Is Guitar Harder Than Piano? [Non-Bias Look]

As a beginner musician, deciding which instrument to play first can be difficult. Guitar and piano have many differences both in play style and applied music theory. But which one is harder?

Is guitar harder than piano? Piano is harder than guitar because many piano songs require the player to use complicated hand movements simultaneously with both hands, an action that is easier with guitar. For medium to advanced piano playing, multiple parts are required to play a song in completion. Parts like soprano, alto, bass, and tenor.

Continue reading to find out which you should learn first, why the piano is harder, and which is more fun.


Is guitar harder than piano

Should I Learn Piano or Guitar First?

The guitar is better to learn first. This is purely because learning beginner songs on the guitar is easier. This relatively immediate satisfaction of playing a song gives a new musician motivation to keep learning. On piano, chords are more difficult to learn, thus making it harder to get started.

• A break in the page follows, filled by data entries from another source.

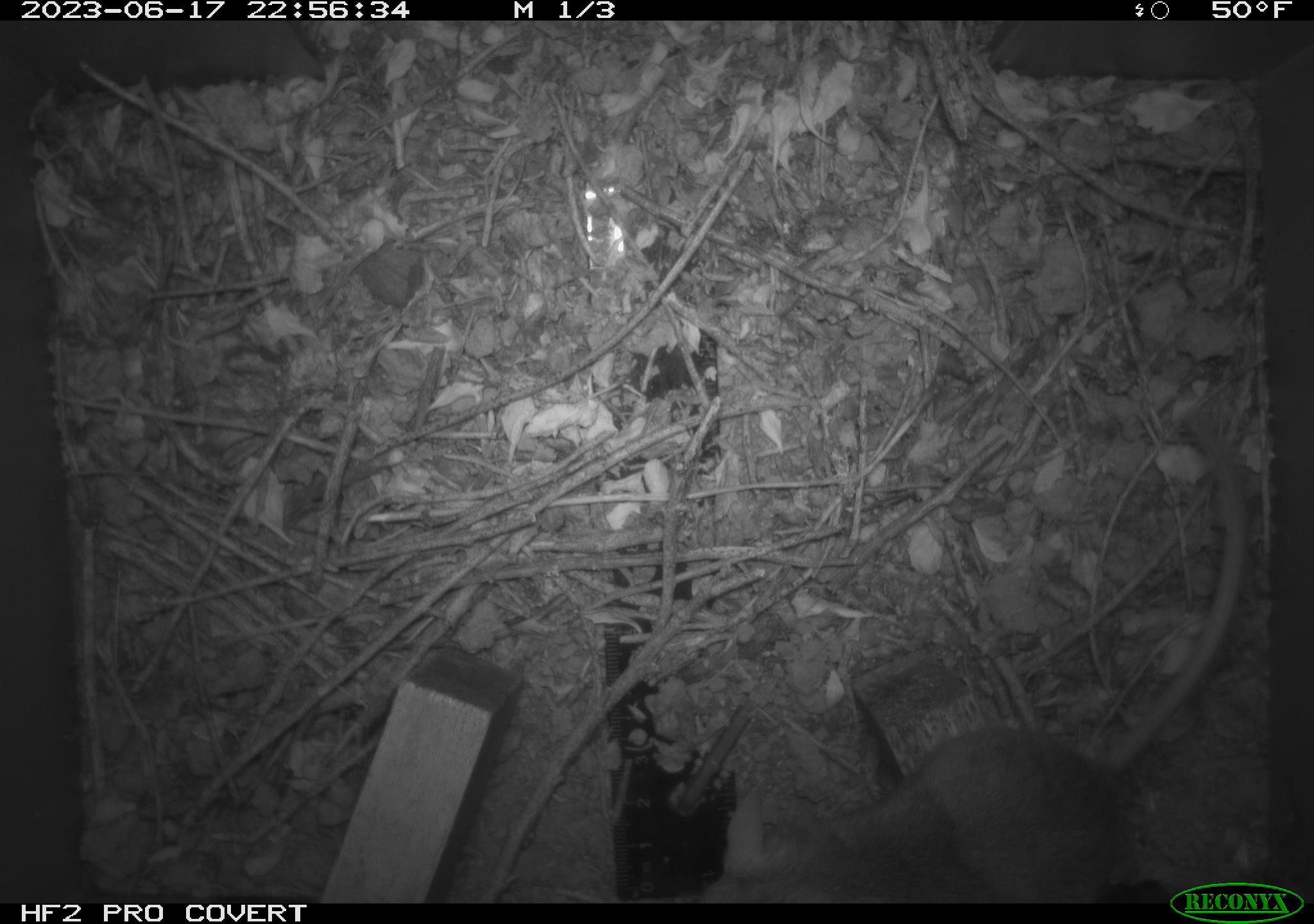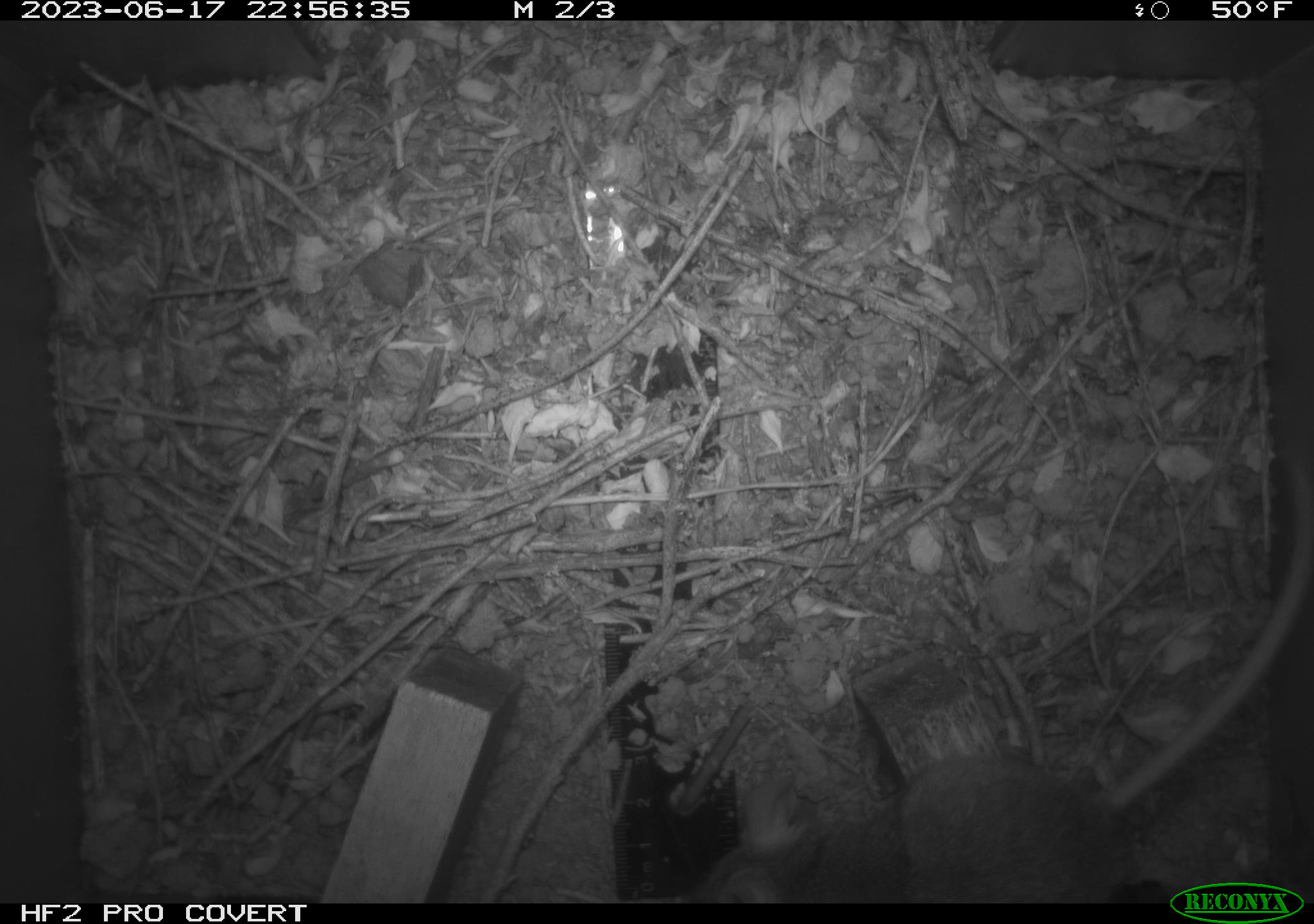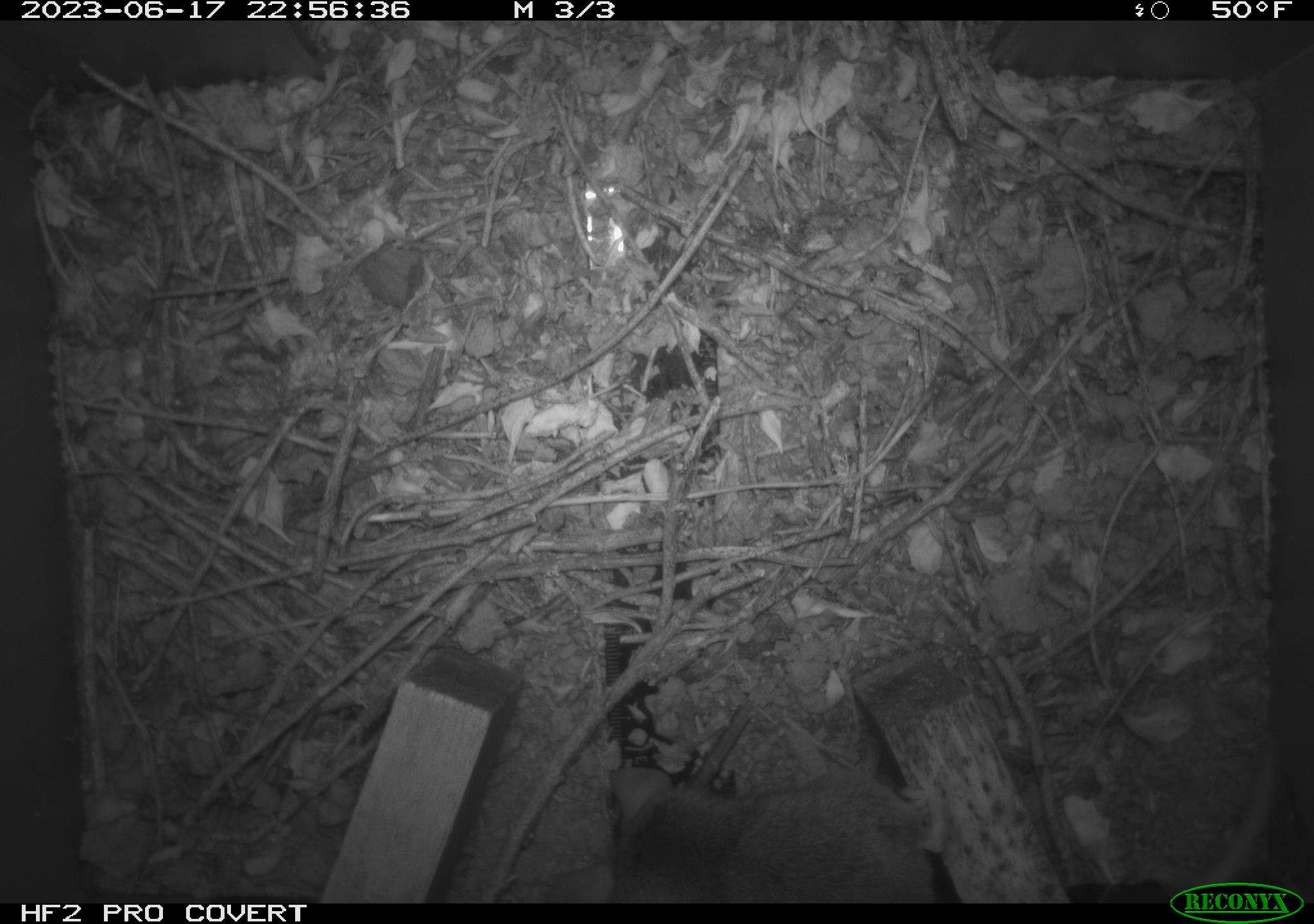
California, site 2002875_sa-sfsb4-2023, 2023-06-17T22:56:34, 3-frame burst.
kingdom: Animalia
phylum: Chordata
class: Mammalia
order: Rodentia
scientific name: Rodentia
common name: mouse species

As a new musician who is just starting to dip their toe in the music landscape, playing guitar is much easier to learn and play songs off. Motivation is a big piece of a new musician’s journey and motivation can fleet away if you are not having fun. Constantly learning theory and chord patterns is trivial and should only be done in small increments when starting out.

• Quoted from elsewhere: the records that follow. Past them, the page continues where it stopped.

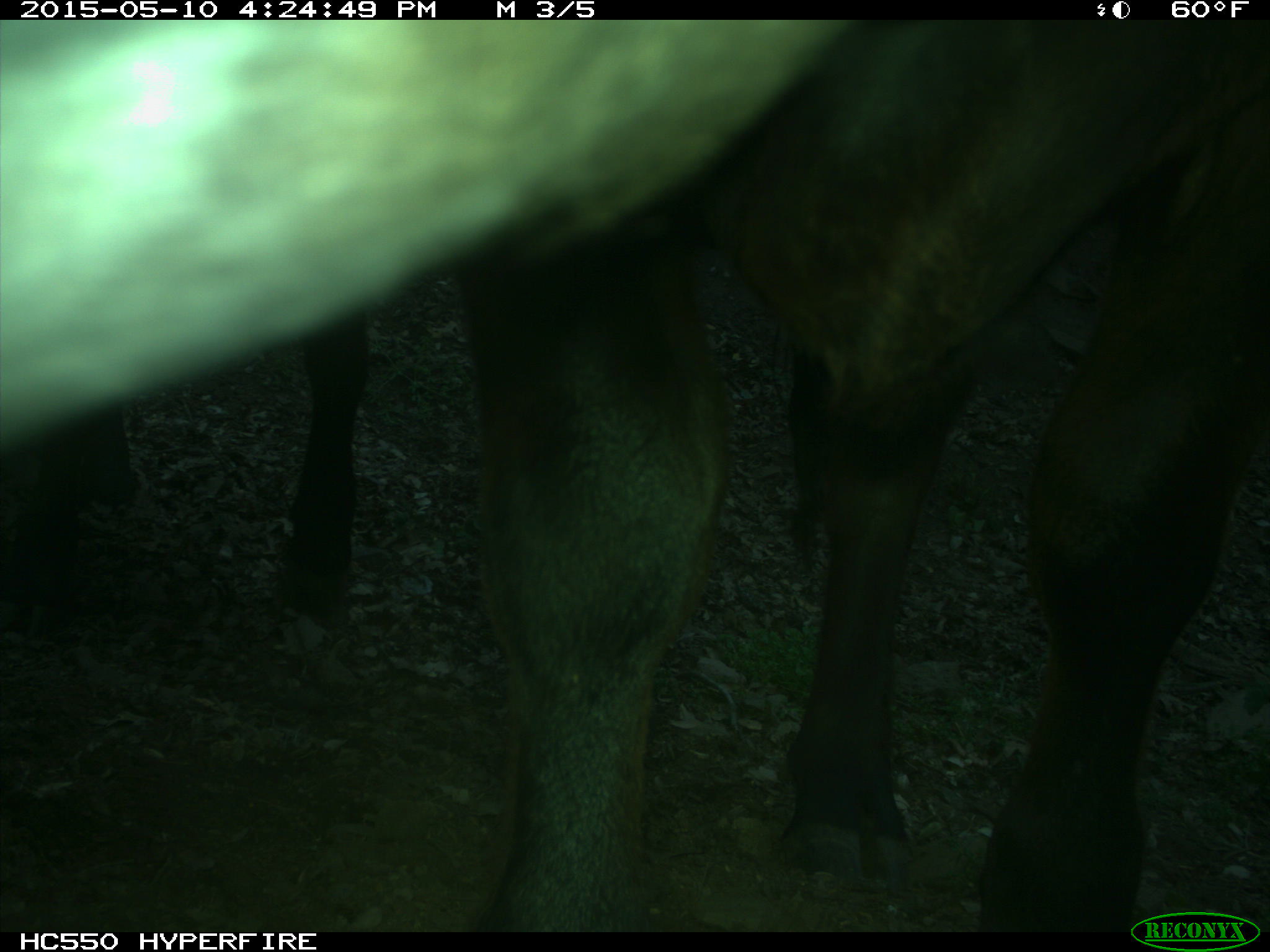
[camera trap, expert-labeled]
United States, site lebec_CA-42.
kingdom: Animalia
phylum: Chordata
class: Mammalia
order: Artiodactyla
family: Bovidae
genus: Bos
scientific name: Bos taurus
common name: domestic cow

Most important thing to do when starting a new instrument is to have fun. And playing songs is fun. Guitar is the better instrument to get you to playing songs faster because it is easier to do so. Open chords and simple strumming patterns to songs on guitar will not take as long to learn as those songs on piano would.


Find Out If Playing Guitar is Bad For Your Hands Today


On piano, if you want to learn how to play the chords to songs, you will likely learn your triads first in their initial position starting with the root note. To sound professional, you will need to add a left hand note to it. This will be the bass note or the root note of those chords. If these parts are to be the same even for simple songs, you will need to learn inversions.

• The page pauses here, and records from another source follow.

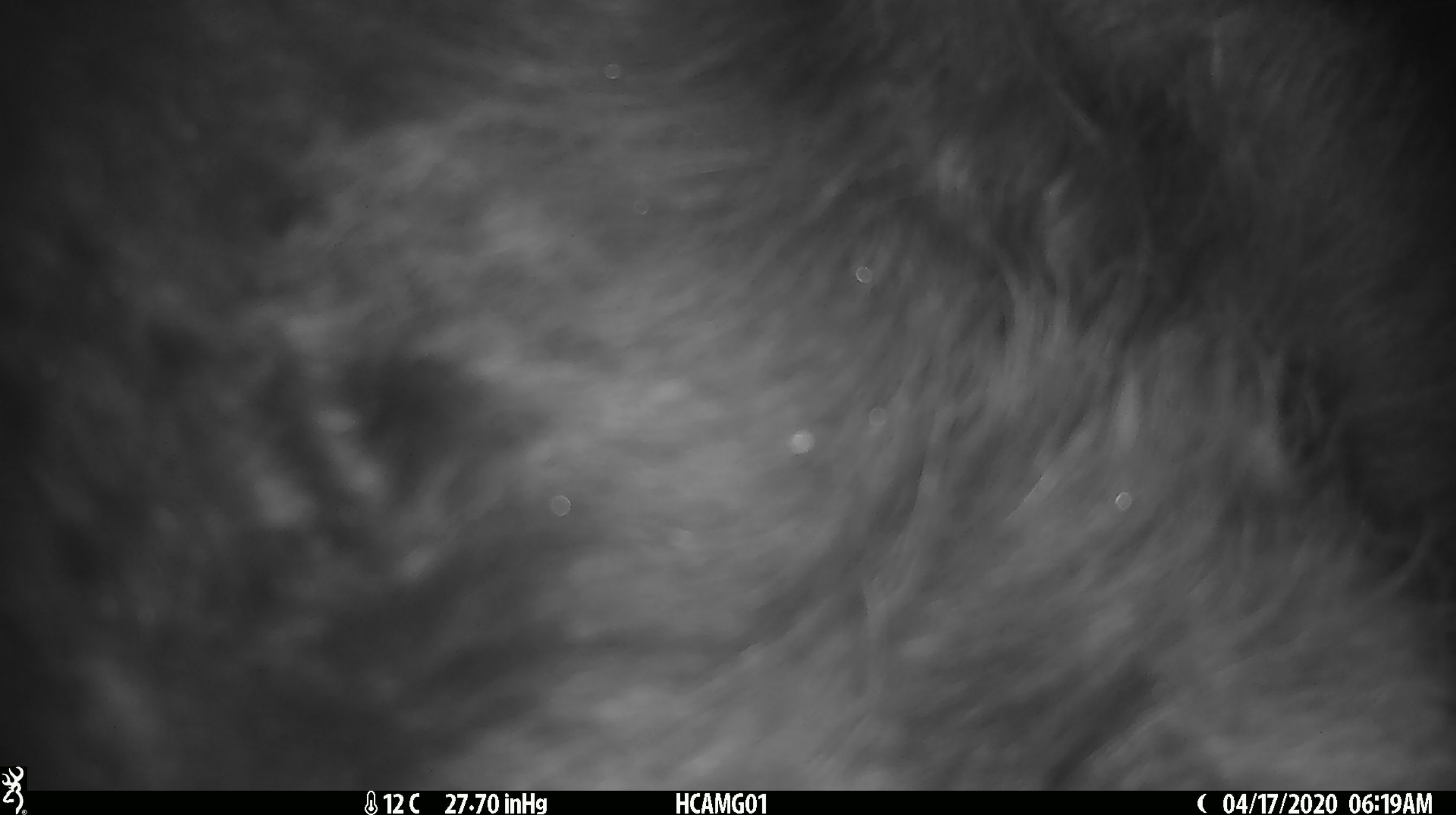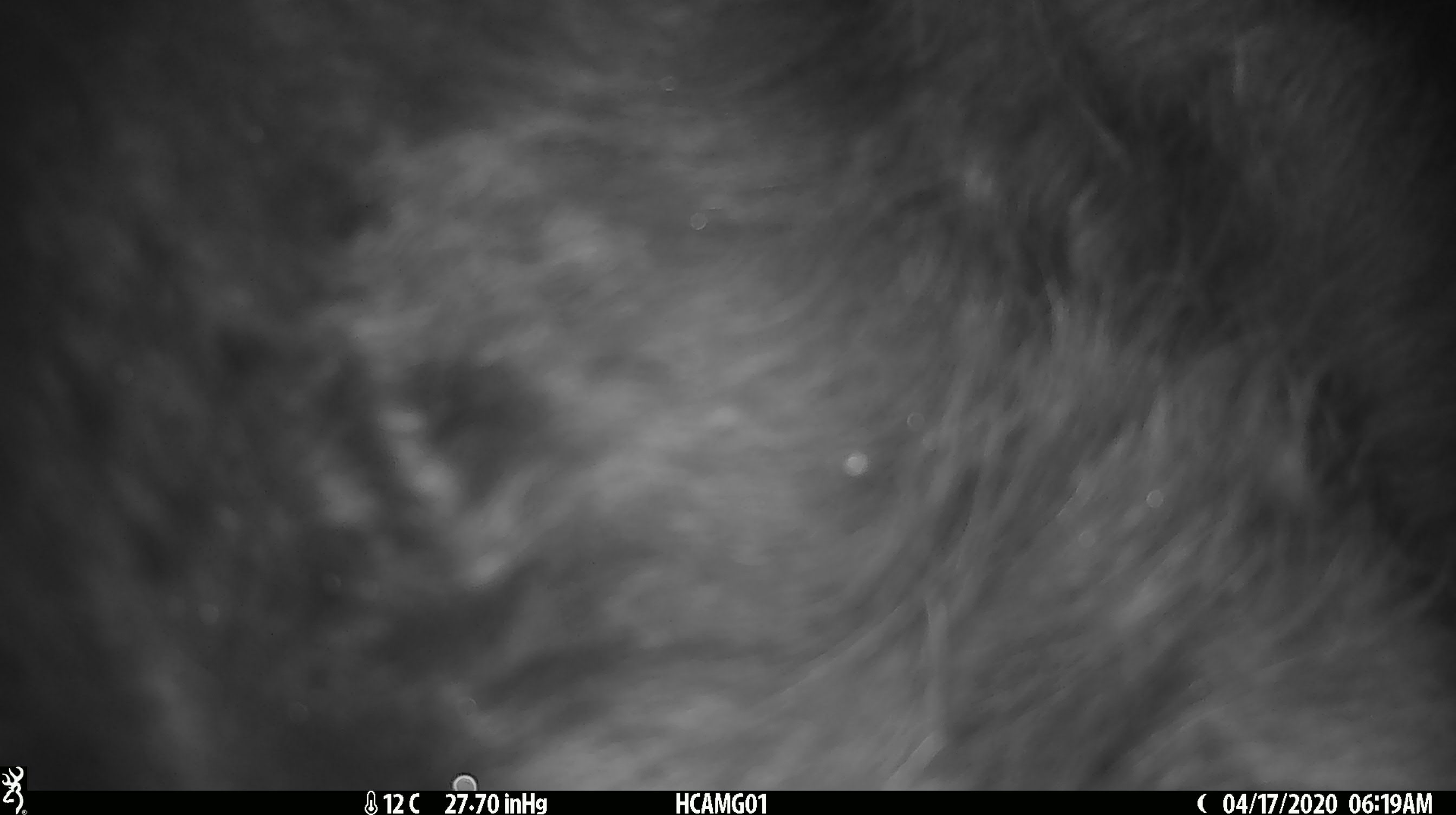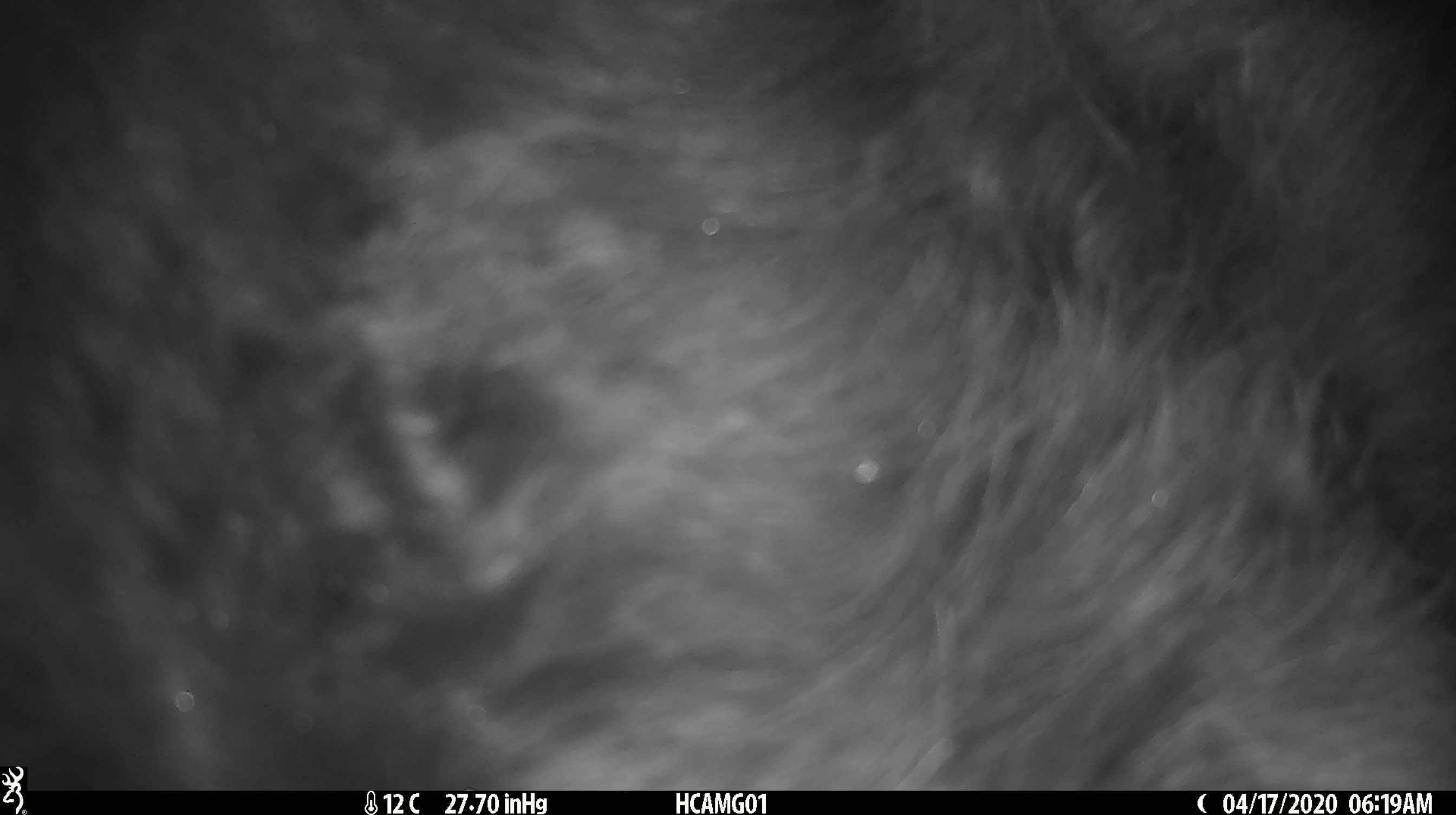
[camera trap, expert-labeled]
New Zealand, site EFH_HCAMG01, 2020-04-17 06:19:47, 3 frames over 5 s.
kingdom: Animalia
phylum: Chordata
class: Mammalia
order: Artiodactyla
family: Bovidae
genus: Bos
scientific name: Bos taurus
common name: domestic cow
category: cow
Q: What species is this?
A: Cow (domestic cow) (Bos taurus).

If your focus is not on learning songs immediately, and would rather learn music theory, then the piano is best for that.

Is Guitar Harder Than Piano?

Piano is harder than guitar because the difficulty to progress becomes harder as you progress. Guitar has the opposite learning curve. Most people eventually graduate to the medium to advanced level of expertise and spend most of their lives there, the piano is statistically the harder instrument.

Beginner Level

Guitar is technically slightly more difficult to learn in the beginning. This is because there are physical constraints that arise with a beginner guitarist. Physical constraints like fingers hurting or arms becoming sore. It can take a couple months for calluses to form on your fingers and until then, it will hurt when you play guitar. Furthermore, right and left hand coordination is being developed in the beginning stages of guitar. Your hands are going in opposite motions which will feel unnatural in the beginning.

With piano, these physical constraints are not present at any stage. Piano keys are not made of steel like guitar strings and pressing them down is done with ease. Piano is relatively easy to learn in the beginning as all the notes are presented in a structured way.

Medium to Advanced Level

After the beginning stages, learning piano becomes far more difficult than guitar.

At the advanced level of guitar, most everything you have learned is transposable. The minor pentatonic scale in A minor can be easily played in D minor the exact same way. The CAGED system allows for most chord shapes to be transposed on any key desired. Coordination between the right and left hand has been built and different strumming patterns start to become easier to learn.

“The guitar is instantly transposable. The guitar has this transposable geometry where you learn a scale here and just move it up to a key. A piano becomes relative to the sharps and flats, you can’t put a capo on a piano.”

John Mayer, Charlie Rose Interview

Achieving this higher level of playing is harder for piano than guitar because the piano needs to play four different parts at the same time, for advanced playing. These parts are the soprano, alto, bass, and tenor. The guitar only has one part.

The piano is also much more sensitive and delicate. Pressing a key too hard can ruin a song, an effect that is not as permeable with guitar.


Discover How Many Guitarists There Are in The World


As mentioned above, a guitars chords and scales can be moved up and down the neck to the desired key. With piano, each note only occurs in one place. More chords and voicings are needed to be learned to play at a higher level.

Is Guitar or Piano More Fun?

Guitar is more fun to play. With bends, hammer-ons, and fast licks that mimic your idols, guitar becomes the instrument that most gravitate towards because of how fun it is to play and listen to. A guitar is easily maneuverable, allowing you to play standing up and moving around the room. Getting your body involved in your playing (just rocking) is extremely fun to do and is something the piano does not offer.

Of course, this is an extremely bias and personal question to bring up, but it does get asked a lot. Being a guitarist first and foremost and a pianist second, I had to side with the guitar as the more fun instrument.

That being said, there is an image problem with the piano, especially keyboards. Not many want to be the pianist in a rock band if deciding over the other instruments. This image problem does not exist with the guitar. Guitar is often seen as the quintessential “cool” instrument.